ブライアン・ウィルソン死去 ビートルズとの関係

ビーチ・ボーイズの創設者であり、ポップ・ミュージック史を塗り替えた作曲家/プロデューサー、ブライアン・ウィルソンが82歳で亡くなりました。家族は2025年6月11日(米国時間)付で公式サイトとSNSを通じて訃報を公表し、「私たちは世界と悲しみを分かち合っています。Love & Mercy を込めて」と述べています。

ポール・マッカートニーとブライアン・ウィルソン

ビートルズがブライアン・ウィルソンに与えた影響

1964年のビートルズのアメリカ上陸は、音楽界における転換点となり、新たな競争の構図を生み出しました 。ビーチ・ボーイズは、この現象に対するアメリカからの回答として位置づけられることもありました。

ビーチ・ボーイズのマイク・ラヴは当時の状況を振り返り、「彼らの音楽は大好きだったし、エキサイティングだった。でも、僕らも上手くやっていたよ!」と語っています 。

指示 A => 次のデータから、「vertically」という語を含む行をすべて抜き出して示してください。

入力データ =>
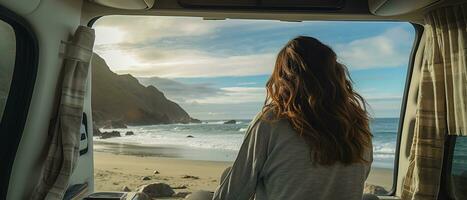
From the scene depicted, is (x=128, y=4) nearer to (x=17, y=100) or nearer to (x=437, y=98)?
(x=17, y=100)

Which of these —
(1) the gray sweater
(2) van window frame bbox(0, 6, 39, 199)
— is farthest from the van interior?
(1) the gray sweater

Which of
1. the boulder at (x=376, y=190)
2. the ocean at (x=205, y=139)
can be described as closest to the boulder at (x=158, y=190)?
the ocean at (x=205, y=139)

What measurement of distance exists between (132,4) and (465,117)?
2134 mm

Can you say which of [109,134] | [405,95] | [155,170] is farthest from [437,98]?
[155,170]

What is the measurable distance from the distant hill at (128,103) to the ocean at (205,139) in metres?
0.11

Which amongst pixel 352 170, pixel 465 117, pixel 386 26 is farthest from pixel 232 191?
pixel 386 26

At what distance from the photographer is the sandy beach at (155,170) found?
4.21m

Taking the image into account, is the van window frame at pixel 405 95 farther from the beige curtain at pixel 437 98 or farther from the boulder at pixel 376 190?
the beige curtain at pixel 437 98

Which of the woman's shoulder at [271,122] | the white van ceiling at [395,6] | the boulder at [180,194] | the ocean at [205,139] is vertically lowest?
the boulder at [180,194]

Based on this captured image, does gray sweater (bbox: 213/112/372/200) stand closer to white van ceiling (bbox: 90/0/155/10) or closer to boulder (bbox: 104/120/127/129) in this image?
white van ceiling (bbox: 90/0/155/10)

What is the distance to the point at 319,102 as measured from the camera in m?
1.69

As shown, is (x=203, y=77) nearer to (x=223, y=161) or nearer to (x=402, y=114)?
(x=223, y=161)

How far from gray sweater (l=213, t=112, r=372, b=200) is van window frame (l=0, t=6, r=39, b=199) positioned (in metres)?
1.50

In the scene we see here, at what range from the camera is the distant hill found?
4312mm
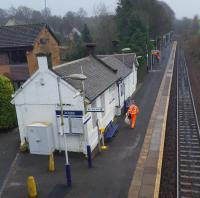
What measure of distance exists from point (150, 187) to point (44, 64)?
300 inches

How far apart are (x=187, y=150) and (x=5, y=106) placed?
11453 mm

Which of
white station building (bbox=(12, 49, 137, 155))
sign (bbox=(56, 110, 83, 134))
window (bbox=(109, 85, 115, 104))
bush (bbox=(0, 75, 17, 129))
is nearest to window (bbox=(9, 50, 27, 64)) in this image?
bush (bbox=(0, 75, 17, 129))

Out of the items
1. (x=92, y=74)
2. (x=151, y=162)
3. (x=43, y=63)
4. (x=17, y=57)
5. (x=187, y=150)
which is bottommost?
(x=187, y=150)

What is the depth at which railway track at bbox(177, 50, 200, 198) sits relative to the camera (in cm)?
1198

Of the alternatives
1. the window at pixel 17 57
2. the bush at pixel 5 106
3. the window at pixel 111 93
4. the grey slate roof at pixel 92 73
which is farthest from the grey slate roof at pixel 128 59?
the bush at pixel 5 106

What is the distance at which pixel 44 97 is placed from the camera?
49.2 ft

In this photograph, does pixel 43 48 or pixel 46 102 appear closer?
pixel 46 102

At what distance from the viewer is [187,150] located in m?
15.6

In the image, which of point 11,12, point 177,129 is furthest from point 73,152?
point 11,12

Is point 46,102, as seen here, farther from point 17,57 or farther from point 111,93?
point 17,57

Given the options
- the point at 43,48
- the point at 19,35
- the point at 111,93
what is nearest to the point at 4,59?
the point at 19,35

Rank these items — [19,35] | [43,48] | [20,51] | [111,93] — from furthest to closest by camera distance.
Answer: [43,48] < [19,35] < [20,51] < [111,93]

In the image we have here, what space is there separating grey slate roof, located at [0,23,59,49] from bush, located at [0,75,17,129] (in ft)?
34.9

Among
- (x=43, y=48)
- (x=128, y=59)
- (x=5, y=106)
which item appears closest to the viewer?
(x=5, y=106)
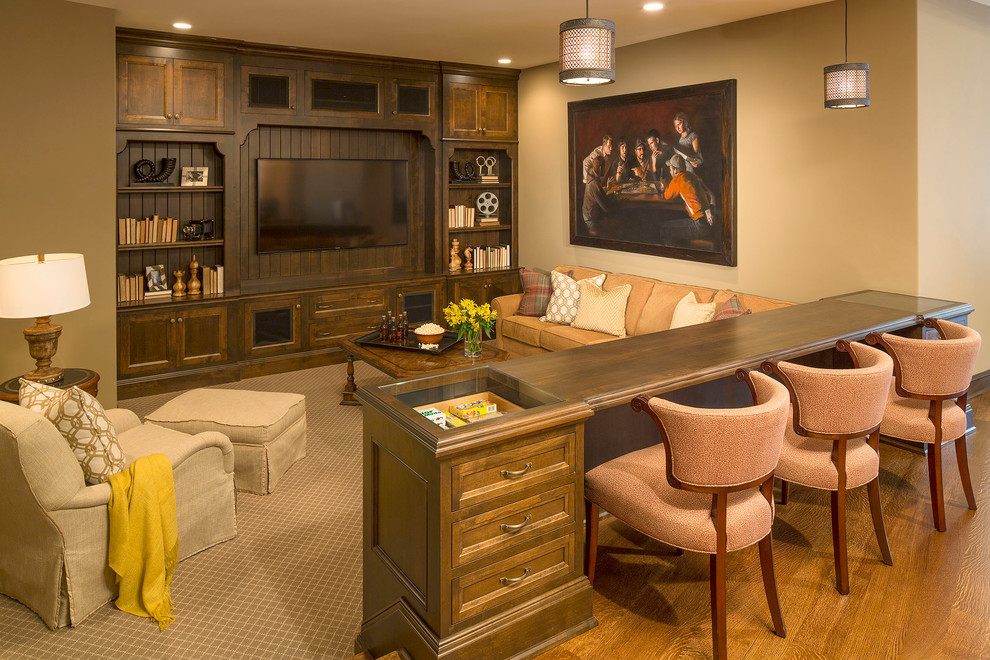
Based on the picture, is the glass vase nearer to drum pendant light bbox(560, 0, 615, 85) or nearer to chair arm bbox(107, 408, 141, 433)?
chair arm bbox(107, 408, 141, 433)

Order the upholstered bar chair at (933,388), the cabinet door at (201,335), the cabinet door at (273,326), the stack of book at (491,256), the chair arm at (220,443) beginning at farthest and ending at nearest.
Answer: the stack of book at (491,256) → the cabinet door at (273,326) → the cabinet door at (201,335) → the chair arm at (220,443) → the upholstered bar chair at (933,388)

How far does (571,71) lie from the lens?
283cm

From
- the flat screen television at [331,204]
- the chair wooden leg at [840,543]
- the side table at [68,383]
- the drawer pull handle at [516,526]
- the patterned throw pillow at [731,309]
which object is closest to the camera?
the drawer pull handle at [516,526]

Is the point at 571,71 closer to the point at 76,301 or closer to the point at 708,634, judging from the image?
the point at 708,634

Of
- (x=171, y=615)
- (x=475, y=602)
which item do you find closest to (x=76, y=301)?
(x=171, y=615)

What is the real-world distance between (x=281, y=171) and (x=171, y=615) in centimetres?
441

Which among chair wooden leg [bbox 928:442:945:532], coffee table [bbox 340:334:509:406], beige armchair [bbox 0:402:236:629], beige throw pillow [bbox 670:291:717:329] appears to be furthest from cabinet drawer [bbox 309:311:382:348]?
chair wooden leg [bbox 928:442:945:532]

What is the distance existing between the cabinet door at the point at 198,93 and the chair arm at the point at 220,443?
3237mm

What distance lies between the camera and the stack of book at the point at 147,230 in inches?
217

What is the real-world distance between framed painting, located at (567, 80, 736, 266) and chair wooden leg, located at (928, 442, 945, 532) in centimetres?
243

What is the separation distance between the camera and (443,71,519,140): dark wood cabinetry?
6.89 meters

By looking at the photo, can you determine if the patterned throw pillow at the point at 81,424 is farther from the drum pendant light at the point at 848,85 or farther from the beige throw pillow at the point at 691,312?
the drum pendant light at the point at 848,85

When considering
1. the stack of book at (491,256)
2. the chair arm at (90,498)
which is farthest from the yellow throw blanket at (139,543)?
the stack of book at (491,256)

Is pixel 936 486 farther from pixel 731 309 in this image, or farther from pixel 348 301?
pixel 348 301
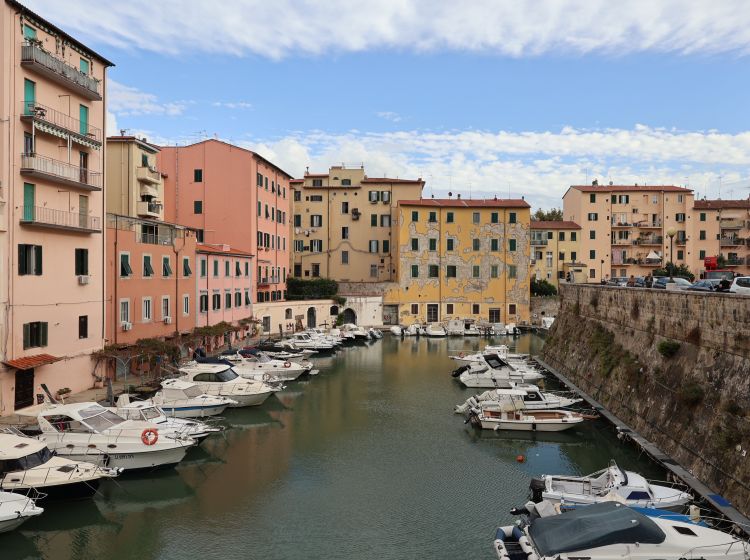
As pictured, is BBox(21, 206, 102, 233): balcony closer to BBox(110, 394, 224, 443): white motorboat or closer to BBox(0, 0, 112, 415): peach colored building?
BBox(0, 0, 112, 415): peach colored building

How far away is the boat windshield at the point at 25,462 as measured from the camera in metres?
16.6

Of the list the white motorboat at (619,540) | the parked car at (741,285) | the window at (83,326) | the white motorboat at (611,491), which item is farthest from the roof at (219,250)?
the white motorboat at (619,540)

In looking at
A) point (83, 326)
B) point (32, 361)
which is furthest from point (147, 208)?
point (32, 361)

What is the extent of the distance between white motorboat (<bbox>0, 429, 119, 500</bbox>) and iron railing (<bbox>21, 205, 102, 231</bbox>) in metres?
10.9

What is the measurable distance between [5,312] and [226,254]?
2374 cm

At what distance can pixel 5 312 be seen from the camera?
23.7 m

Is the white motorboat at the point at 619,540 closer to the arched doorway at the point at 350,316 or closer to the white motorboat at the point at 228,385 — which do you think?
the white motorboat at the point at 228,385

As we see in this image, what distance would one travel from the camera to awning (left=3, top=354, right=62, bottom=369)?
2352 centimetres

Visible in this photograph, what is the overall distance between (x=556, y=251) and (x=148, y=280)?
54582 mm

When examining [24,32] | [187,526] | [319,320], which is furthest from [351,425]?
[319,320]

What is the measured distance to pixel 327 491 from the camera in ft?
62.8

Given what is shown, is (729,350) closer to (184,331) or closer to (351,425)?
(351,425)

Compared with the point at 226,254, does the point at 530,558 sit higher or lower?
lower

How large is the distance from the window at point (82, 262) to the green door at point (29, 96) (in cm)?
659
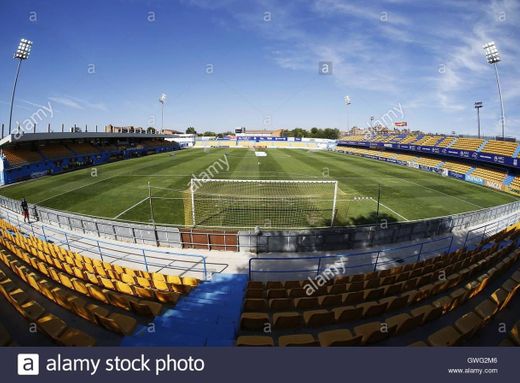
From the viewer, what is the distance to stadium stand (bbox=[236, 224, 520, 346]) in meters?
6.07

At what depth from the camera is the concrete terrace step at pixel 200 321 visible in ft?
20.9

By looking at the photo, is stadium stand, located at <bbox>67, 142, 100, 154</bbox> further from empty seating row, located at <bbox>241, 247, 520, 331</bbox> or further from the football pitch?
empty seating row, located at <bbox>241, 247, 520, 331</bbox>

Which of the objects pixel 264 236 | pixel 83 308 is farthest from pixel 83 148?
pixel 83 308

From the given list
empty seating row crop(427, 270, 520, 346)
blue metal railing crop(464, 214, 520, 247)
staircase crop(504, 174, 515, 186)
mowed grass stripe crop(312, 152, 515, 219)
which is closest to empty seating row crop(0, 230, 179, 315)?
empty seating row crop(427, 270, 520, 346)

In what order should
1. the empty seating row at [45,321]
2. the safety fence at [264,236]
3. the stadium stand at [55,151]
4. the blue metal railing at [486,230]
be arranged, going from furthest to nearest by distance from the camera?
1. the stadium stand at [55,151]
2. the blue metal railing at [486,230]
3. the safety fence at [264,236]
4. the empty seating row at [45,321]

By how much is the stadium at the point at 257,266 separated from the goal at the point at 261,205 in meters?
0.18

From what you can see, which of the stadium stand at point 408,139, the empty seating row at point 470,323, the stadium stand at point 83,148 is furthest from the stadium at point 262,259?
the stadium stand at point 408,139

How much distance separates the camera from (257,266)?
1166cm

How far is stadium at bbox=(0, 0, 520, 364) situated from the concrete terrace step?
5 centimetres

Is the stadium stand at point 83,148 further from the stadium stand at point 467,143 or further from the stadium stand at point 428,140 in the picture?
the stadium stand at point 467,143

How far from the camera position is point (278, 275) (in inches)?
432

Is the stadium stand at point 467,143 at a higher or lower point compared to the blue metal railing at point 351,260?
higher

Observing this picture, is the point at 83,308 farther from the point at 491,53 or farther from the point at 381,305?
the point at 491,53

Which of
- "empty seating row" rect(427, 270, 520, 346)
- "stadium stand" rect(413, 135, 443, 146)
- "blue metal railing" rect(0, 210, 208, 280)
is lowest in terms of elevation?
"blue metal railing" rect(0, 210, 208, 280)
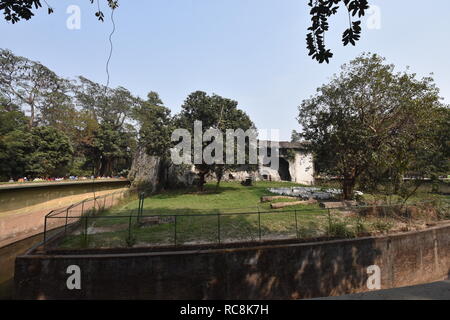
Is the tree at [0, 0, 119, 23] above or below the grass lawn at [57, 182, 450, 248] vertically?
above

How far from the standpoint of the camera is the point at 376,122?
1391cm

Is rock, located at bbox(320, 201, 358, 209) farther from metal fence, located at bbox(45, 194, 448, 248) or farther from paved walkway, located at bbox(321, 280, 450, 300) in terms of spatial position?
paved walkway, located at bbox(321, 280, 450, 300)

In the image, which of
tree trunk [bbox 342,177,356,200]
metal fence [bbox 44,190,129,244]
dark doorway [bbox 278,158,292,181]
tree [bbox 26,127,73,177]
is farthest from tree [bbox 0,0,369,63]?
dark doorway [bbox 278,158,292,181]

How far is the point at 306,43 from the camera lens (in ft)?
14.1

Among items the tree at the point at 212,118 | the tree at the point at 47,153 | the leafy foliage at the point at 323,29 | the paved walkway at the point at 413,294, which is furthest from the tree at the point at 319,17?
the tree at the point at 47,153

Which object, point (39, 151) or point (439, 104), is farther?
point (39, 151)

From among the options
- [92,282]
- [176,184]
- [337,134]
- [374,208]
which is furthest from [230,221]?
[176,184]

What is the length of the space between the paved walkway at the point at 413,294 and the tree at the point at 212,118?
17.1 m

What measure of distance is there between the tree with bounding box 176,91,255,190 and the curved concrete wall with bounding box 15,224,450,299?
42.3 ft

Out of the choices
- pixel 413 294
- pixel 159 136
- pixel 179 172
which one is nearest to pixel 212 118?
pixel 159 136

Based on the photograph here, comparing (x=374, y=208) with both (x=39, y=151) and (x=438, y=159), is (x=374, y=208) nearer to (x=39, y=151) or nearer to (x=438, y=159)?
(x=438, y=159)

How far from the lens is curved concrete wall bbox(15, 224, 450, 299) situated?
6.52 metres

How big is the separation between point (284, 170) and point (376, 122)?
2556 cm

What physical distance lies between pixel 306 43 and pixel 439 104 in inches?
578
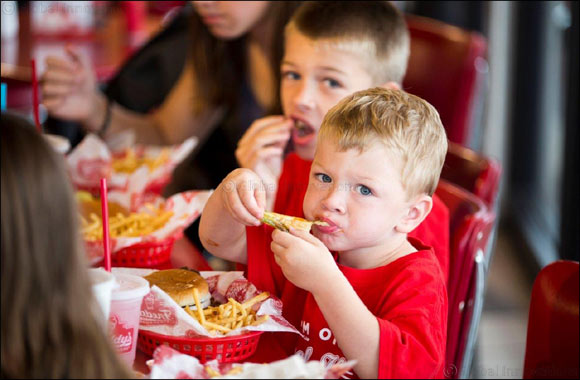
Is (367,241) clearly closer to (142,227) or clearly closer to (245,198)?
(245,198)

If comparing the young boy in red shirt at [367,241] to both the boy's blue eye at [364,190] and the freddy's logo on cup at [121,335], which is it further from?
the freddy's logo on cup at [121,335]

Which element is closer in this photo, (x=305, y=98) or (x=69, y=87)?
(x=305, y=98)

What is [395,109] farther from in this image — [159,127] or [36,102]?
[159,127]

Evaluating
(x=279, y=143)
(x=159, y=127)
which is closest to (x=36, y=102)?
(x=279, y=143)

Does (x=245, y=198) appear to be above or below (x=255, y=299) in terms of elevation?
above

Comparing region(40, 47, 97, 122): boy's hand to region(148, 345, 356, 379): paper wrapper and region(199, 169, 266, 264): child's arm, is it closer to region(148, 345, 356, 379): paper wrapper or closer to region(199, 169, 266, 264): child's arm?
region(199, 169, 266, 264): child's arm

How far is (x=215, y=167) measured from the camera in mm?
2348

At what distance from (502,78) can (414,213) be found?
3.79 meters

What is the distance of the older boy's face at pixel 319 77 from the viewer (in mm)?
1676

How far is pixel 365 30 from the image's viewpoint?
1707 mm

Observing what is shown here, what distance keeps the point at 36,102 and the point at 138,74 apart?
2.95 ft

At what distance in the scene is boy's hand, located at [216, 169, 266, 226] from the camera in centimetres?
125

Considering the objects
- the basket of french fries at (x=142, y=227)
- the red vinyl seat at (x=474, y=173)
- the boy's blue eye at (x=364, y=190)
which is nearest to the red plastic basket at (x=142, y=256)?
the basket of french fries at (x=142, y=227)

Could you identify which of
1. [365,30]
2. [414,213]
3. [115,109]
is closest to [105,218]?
[414,213]
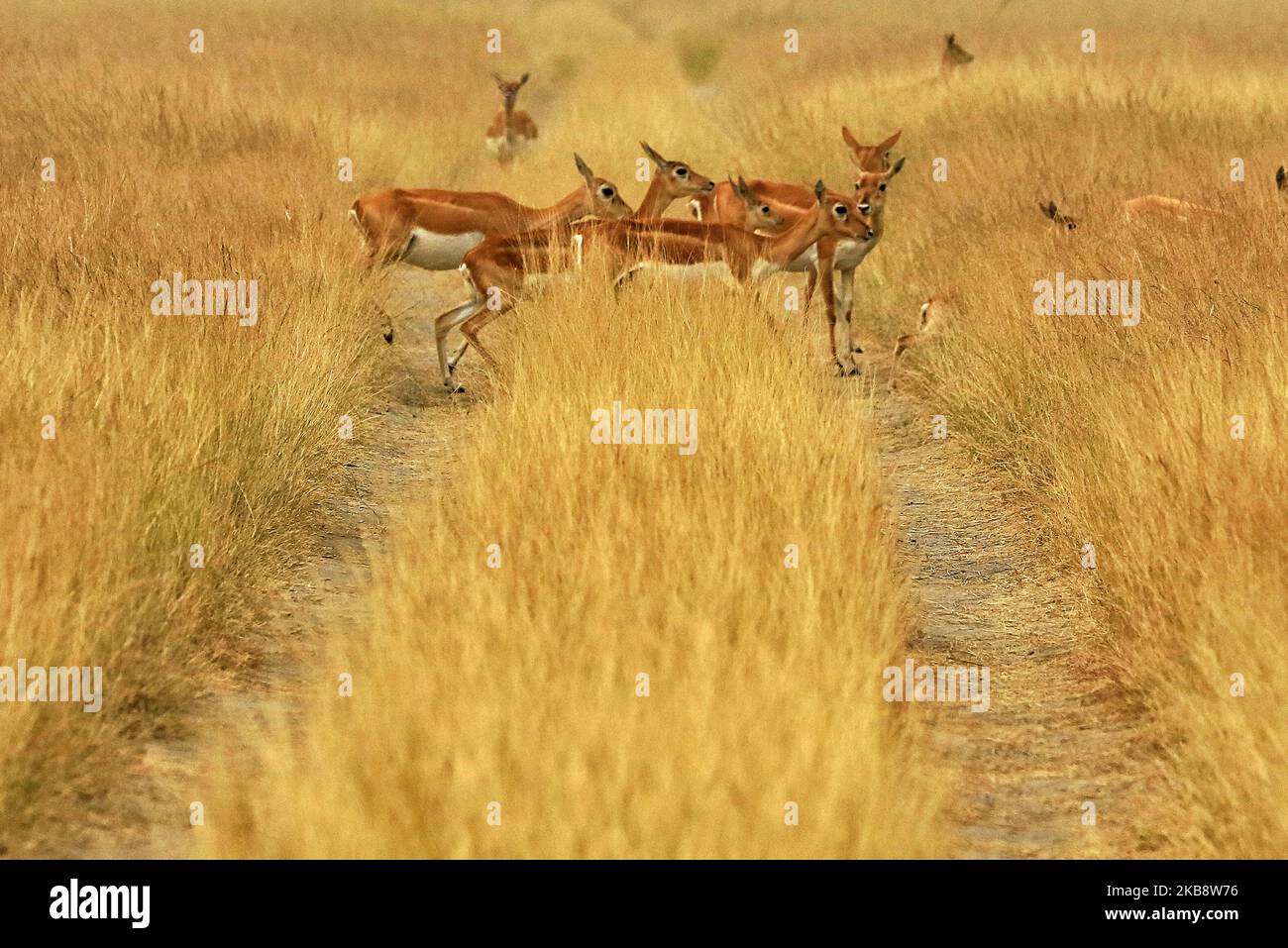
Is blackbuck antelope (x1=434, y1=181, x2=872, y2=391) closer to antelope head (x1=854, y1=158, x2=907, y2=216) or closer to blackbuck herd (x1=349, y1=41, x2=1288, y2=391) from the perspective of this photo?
blackbuck herd (x1=349, y1=41, x2=1288, y2=391)

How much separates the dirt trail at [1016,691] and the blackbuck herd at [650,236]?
2076 mm

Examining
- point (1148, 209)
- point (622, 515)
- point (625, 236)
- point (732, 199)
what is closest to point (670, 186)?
point (732, 199)

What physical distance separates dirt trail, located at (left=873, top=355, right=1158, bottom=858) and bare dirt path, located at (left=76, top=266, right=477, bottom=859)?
1.90 m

指示 B =>
ブライアン・ウィルソンについての引用文をもとに、次の質問に答えてください。
(i) ブライアン・ウィルソンは何歳で亡くなりましたか。
(ii) 家族が訃報を公表したのは何年何月何日付(米国時間)ですか。
(iii) ビートルズがアメリカに上陸したのは何年ですか。

正解 A =>
Which of the woman's shoulder at [271,122] | the white van ceiling at [395,6] | the boulder at [180,194] | the ocean at [205,139] is vertically lowest?
Is the tree at [0, 0, 119, 23] above or below the grass lawn at [57, 182, 450, 248] vertically?

正解 B =>
(i) 82歳
(ii) 2025年6月11日
(iii) 1964年